However it’s branded, what I’d suggest is that conservative economic policy be intensely pro-capitalist but just as intensely anti-corporate. With data showing that Americans created 53 percent more small businesses in 2021 than in 2019, it’s apparent the public is getting very fed up with the corporate class and would welcome a political movement that embraces that feeling without marrying it to Marxist idiocy.
The neoconservative/globalist project is intensely unpopular on both sides of the political aisle and is unlikely to hold sway over American politics much longer once the current breed of septuagenarians and octogenarians are finally flushed out of Capitol Hill. And the woke excesses of critical race theory and others are an easy sell as well; we’ve already seen in last year’s Virginia elections what a slam-dunk it is to oppose those.
But this piece comes off the rails a bit in downplaying abortion. We’re on the cusp of Roe v. Wade being sharply curtailed if not overturned, and that’s going to make abortion as hot an issue as it’s ever been. Conservatives have been winning on this issue for a good while, and this is no time to give up — especially when Planned Parenthood is busy selling body parts of aborted fetuses and giving out puberty blockers to mixed-up kids without their parents’ knowledge. Any conservative movement that would give up on abortion now simply likes to lose, and that can’t be tolerated.
I can’t speak to “neopaganism,” and there is a school of thought which holds that if you’re on board with the concept of natural law, however you might come about that understanding, then it isn’t necessary to uphold the primary role of Judeo-Christian moral teaching as the foundation of American society.
From a political standpoint, though, it seems a whole lot simpler just to say that you don’t have to attend a church or synagogue every weekend to recognize that the Judeo-Christian tradition is what we’ve founded American society on, and that our moral tradition is one of the key elements that makes America special.
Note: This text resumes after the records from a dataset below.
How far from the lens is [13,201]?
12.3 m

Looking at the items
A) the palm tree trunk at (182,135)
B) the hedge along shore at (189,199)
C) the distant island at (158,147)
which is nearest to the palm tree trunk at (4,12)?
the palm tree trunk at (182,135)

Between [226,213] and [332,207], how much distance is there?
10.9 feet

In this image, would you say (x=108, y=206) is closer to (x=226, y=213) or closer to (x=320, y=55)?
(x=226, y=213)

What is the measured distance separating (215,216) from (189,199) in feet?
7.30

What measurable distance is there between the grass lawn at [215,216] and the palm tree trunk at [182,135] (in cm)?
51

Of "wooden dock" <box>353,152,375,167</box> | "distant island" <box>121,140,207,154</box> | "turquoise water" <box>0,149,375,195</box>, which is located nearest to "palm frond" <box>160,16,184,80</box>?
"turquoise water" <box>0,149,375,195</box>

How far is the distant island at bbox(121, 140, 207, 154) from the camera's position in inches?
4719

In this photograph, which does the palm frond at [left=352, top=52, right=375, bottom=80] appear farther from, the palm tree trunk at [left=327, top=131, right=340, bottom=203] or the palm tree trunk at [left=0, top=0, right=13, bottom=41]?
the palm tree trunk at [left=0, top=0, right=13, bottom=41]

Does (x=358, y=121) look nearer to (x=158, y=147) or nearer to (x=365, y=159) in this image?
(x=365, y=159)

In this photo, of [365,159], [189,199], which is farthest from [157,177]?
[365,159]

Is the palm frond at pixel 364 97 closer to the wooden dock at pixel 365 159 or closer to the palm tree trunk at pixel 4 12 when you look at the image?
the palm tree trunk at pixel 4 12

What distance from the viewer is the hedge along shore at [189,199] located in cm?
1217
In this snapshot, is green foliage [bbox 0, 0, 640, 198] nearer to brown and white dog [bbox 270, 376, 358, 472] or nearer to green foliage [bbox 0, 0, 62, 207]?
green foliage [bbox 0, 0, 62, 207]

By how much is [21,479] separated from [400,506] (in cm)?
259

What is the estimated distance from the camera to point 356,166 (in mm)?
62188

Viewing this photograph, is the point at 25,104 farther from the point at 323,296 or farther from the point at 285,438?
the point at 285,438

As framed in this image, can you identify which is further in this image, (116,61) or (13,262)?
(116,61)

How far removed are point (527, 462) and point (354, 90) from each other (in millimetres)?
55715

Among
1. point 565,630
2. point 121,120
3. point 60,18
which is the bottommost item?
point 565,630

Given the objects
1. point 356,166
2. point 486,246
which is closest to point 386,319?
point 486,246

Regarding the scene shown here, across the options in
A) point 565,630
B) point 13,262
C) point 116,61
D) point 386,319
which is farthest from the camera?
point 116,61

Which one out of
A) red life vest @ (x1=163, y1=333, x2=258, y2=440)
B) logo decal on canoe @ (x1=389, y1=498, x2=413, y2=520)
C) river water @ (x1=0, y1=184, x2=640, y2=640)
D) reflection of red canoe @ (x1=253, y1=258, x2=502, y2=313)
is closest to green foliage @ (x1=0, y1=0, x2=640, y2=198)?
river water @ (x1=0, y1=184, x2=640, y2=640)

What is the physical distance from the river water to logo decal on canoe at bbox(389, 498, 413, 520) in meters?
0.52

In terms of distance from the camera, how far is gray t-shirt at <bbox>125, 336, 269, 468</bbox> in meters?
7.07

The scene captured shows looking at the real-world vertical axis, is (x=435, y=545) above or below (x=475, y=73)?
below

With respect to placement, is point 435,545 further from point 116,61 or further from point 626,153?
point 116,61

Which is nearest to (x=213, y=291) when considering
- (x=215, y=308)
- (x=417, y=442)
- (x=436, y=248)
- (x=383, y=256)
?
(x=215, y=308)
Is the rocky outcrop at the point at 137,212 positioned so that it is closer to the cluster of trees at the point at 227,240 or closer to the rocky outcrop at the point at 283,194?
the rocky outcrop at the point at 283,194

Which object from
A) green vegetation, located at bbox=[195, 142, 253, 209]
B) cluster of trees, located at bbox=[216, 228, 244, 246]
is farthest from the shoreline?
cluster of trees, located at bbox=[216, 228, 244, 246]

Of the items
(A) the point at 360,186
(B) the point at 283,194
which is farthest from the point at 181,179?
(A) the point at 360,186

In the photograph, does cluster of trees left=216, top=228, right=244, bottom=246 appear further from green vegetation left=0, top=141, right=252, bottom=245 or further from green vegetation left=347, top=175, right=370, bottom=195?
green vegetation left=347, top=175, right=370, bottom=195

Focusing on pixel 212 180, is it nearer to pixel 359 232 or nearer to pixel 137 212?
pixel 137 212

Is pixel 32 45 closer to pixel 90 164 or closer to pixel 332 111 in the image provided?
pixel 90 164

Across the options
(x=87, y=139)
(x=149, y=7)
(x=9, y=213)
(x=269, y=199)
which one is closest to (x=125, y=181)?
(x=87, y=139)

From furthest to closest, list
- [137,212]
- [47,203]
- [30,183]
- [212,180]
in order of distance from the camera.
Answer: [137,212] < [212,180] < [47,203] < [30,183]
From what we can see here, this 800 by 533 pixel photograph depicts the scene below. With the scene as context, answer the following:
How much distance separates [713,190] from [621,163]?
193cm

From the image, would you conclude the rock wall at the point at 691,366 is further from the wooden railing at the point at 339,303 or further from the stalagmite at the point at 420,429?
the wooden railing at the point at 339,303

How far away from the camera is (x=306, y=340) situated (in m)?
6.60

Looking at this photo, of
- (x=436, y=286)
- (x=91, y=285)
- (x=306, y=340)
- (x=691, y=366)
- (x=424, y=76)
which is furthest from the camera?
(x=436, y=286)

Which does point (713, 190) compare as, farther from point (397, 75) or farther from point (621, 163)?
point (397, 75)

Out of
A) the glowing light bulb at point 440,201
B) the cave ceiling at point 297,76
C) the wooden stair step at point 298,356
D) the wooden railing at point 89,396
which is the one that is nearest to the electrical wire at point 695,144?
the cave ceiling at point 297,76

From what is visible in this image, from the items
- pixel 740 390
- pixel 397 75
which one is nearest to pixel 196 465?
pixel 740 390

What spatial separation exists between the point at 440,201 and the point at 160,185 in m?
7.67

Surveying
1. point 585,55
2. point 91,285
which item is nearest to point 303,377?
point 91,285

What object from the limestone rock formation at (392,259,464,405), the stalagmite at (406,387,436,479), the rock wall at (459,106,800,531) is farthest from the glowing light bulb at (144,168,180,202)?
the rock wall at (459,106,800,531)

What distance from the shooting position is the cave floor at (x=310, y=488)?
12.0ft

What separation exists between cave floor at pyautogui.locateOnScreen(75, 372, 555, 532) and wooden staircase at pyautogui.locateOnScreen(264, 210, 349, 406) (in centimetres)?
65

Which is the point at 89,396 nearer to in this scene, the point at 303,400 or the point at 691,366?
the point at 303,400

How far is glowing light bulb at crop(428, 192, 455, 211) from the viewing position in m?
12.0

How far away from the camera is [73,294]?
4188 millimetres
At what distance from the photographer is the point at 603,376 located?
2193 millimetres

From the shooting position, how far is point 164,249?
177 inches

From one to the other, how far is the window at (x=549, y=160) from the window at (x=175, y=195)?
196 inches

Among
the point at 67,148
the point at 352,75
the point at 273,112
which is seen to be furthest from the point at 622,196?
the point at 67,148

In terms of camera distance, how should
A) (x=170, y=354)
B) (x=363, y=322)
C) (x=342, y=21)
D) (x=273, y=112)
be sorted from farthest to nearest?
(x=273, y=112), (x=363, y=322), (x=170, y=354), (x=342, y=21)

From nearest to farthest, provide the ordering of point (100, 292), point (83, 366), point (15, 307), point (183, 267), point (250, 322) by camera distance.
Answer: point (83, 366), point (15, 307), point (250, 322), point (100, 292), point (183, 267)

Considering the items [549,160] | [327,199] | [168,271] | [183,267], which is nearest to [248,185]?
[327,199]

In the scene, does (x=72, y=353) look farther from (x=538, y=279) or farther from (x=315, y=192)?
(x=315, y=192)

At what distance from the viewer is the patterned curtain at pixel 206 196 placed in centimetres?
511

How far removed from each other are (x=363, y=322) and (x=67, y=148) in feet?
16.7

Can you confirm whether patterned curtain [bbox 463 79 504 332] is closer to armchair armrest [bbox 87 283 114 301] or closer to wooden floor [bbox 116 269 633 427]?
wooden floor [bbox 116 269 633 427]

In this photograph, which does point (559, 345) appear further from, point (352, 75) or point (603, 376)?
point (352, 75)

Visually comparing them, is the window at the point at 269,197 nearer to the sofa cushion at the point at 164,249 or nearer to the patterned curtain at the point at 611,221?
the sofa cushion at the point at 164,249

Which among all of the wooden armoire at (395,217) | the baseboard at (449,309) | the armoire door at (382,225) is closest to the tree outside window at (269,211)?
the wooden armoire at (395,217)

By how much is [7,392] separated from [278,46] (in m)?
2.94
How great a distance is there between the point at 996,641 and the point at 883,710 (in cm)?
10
And further, we’ve already seen what you get when you abandon the old-time religion; you get this woke Marxism, which lacks any concept of grace or forgiveness or even the golden rule, much less any rational rules of conduct.
It should be a pretty easy sell to tell people that a society based on Judeo-Christian traditions, even if it’s secular, is a hell of a lot better than one that is set in the shifting sands of wokeness. So far these appear to be our choices, and conservatives unapologetically stand for the former.
And finally, there’s this issue of race and white advocacy. Politically you can’t go there, because it’s going to be cast as neo-Nazism by the legacy media gang (most of whom are incandescently racist in their own right and have no room to talk, as Monday’s column in this space discussed). That said, the basic point made in the little manifesto above isn’t wrong as a matter of basic inevitability: if the Left is going to continue attacking white people on as broad a front as they are, the consequences will look like this.
You can’t tell a Joe Rogan or Morgan Wallen he isn’t allowed to use the N-word while black people can use it at will and not have people notice, and you can’t give Whoopi Goldberg a two-week vacation for dismissing the Holocaust as a disagreement between groups of honkies while Gina Carano gets fired for posting a meme explaining how a government run by psychotics could corrupt a population into cheering on a genocide. You can’t have imbeciles like Jennifer Rubin cheering a decline in the white population without the declining people reacting.
If the sudden support for white racial advocacy in the manifesto above is jarring, I can tell you that it’s quite broad-based among young people and not just among conservatives (and not just in America). The platform above can be summed up thusly: it’s a full-frontal rejection of virtually everything the ruling elite in this country has been pushing for the past 25 years, and it should be no surprise the racial taboos of the ruling class are in that bathwater as well. That doesn’t make it right, or even good politics, but the lesson is these kids don’t give a damn about the cancel culture and they aren’t afraid of being called names.
“And a child shall lead them” has never been particularly prevalent strategy for the conservative movement, and what you see above isn’t going to fully describe the direction of the movement anytime soon. That said, it is interesting to see what all these years of politicization and cultural decline have wrought.